Resentfully, Noortman went back to school and continued to wrestle with interest rates and amortization and debentures. When he graduated he made a second bid for freedom, requesting permission to pursue a master’s degree in languages. This, too, was denied, and his resentment, festering beneath a dutiful facade, grew into a bitter anger. Still dependent on his father’s largesse, he accepted an offer of employment in the customs service. If he was not quite under the direct supervision of the elder Noortman, then he was close enough for his father to critique his job performance every evening after dinner. Which he did, with a devastating eye for every tiny error and a dispassionate manner of speaking that was withering in the extreme. The younger Noortman endured these critiques with outward calm, but he was already looking for a way out.
By this time his clothes occupied half the closet and drawer space in the Israeli instructor’s home. He told his father the instructor was continuing to tutor him in languages, which was technically the
truth. The elder Noortman, in the magisterial way that his son had come to detest, decided this was acceptable. Freighters, containerships, bulk carriers, tankers, military vessels of every size and shape, cruise ships, they all docked at Singapore, and they carried multinational crews. Many languages could greatly enhance one’s future in the customs service.
One day, a year into full-time employment in the family business, he was told by his father that he had located a suitable bride for his son, a well-connected young woman whose father was a relation of the Goh family, a scion of which currently occupied the prime minister’s office. The Goh family’s reservations over allying themselves with a half-breed had been overcome by the general respect with which the elder Noortman was regarded by people who mattered. The matter was fully explained to the younger Noortman, who walked out of his father’s study that evening with the sound of a cell door slamming in his ears.
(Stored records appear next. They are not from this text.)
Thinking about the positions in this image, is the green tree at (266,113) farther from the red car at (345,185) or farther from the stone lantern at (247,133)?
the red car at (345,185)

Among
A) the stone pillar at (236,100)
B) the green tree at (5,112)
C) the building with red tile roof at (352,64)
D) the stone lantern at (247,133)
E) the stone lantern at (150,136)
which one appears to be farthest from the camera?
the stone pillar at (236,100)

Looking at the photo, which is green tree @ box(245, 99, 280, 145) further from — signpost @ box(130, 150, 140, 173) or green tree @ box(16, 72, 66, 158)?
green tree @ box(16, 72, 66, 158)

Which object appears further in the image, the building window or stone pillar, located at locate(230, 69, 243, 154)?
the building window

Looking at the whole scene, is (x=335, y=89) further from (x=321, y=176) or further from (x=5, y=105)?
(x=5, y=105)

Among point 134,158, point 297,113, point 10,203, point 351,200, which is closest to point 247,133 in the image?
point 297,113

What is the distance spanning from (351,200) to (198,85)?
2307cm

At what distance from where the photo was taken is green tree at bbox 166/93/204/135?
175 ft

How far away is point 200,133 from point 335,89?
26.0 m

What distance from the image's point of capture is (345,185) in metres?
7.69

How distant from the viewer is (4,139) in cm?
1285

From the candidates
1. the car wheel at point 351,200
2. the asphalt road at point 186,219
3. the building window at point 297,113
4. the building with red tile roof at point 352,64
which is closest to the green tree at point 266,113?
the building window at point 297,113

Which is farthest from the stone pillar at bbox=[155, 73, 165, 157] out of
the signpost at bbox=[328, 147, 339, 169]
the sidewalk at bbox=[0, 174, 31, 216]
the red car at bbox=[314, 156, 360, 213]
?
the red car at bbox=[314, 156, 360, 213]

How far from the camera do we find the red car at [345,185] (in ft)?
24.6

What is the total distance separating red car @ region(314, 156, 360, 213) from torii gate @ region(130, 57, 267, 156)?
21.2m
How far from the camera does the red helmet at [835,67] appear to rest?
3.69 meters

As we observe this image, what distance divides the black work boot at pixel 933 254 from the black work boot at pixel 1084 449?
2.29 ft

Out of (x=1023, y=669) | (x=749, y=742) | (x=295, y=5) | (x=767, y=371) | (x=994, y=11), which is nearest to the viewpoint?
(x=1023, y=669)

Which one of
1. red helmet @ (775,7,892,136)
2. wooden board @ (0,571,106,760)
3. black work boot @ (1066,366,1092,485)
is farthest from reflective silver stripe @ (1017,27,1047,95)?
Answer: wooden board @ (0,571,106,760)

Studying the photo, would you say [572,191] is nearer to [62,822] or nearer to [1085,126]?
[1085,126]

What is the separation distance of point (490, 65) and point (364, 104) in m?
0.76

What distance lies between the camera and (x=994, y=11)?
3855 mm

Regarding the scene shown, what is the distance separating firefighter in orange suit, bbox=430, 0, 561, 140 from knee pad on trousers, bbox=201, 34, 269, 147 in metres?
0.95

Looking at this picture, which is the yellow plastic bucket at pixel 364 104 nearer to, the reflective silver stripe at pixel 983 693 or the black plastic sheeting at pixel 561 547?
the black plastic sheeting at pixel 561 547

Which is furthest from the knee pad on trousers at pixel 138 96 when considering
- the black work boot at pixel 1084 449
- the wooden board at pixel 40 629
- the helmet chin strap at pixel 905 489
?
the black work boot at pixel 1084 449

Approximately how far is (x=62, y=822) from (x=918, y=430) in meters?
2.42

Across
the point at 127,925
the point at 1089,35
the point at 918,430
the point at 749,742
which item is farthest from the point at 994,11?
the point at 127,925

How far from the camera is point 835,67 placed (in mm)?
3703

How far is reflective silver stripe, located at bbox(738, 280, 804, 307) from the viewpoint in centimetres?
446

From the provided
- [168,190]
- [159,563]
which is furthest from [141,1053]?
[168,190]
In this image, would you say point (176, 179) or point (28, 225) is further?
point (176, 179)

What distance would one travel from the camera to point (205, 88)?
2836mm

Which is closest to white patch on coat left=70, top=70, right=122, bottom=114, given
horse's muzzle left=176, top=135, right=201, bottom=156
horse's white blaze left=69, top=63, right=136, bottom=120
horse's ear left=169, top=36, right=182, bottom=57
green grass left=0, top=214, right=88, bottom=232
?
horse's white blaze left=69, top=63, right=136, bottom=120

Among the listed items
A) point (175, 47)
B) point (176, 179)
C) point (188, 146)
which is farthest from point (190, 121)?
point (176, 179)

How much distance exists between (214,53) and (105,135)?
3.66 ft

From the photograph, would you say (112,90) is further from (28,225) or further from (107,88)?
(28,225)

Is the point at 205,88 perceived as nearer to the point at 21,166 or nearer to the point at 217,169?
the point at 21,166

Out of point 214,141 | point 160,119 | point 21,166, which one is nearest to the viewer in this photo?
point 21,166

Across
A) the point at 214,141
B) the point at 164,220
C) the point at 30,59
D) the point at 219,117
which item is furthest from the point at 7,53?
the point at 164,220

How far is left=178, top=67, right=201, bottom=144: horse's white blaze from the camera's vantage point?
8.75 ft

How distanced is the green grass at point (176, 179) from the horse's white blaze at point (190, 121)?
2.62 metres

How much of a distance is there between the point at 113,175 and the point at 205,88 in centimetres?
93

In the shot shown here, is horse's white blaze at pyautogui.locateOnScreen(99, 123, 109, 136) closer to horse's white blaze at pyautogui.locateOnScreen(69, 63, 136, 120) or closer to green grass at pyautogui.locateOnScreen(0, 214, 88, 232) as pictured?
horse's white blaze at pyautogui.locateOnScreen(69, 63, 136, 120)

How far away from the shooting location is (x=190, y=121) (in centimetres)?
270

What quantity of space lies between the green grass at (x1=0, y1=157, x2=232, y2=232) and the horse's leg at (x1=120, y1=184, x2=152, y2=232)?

The following week, a wiry Chinese man in his late thirties had appeared in the customs office. He asked for Noortman in Mandarin.
“I am Noortman,” the young man replied, in that same language.
The Chinese looked at him with an indifferent gaze. “Not you.”
At that moment his father appeared and shepherded the Chinese into his office and closed the door behind them. They were in there for quite some time, and when the Chinese left the elder Noortman escorted him to the door and all the way out to his car, an honor usually accorded only to high government officials on fact-finding missions.
“Who is the Chinese man you spoke to today?” Noortman asked his father over dinner that evening.
His father returned an impassive stare. “He is nothing and no one to you. Do not speak of him again.”
The next day the younger Noortman noticed a great deal of activity on and around a freighter moored three docks down from the office. When he went to take a closer look, he was waved off by a man with an automatic rifle slung over his shoulder and no uniform.